══ Available data ══

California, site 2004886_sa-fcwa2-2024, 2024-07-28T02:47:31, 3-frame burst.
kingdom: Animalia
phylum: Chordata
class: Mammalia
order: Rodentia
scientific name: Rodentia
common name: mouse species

═══

Set down, exactly and without anything extra, every line from the one that contains "phylum: Chordata" through the final line of the material.

phylum: Chordata
class: Mammalia
order: Rodentia
scientific name: Rodentia
common name: mouse species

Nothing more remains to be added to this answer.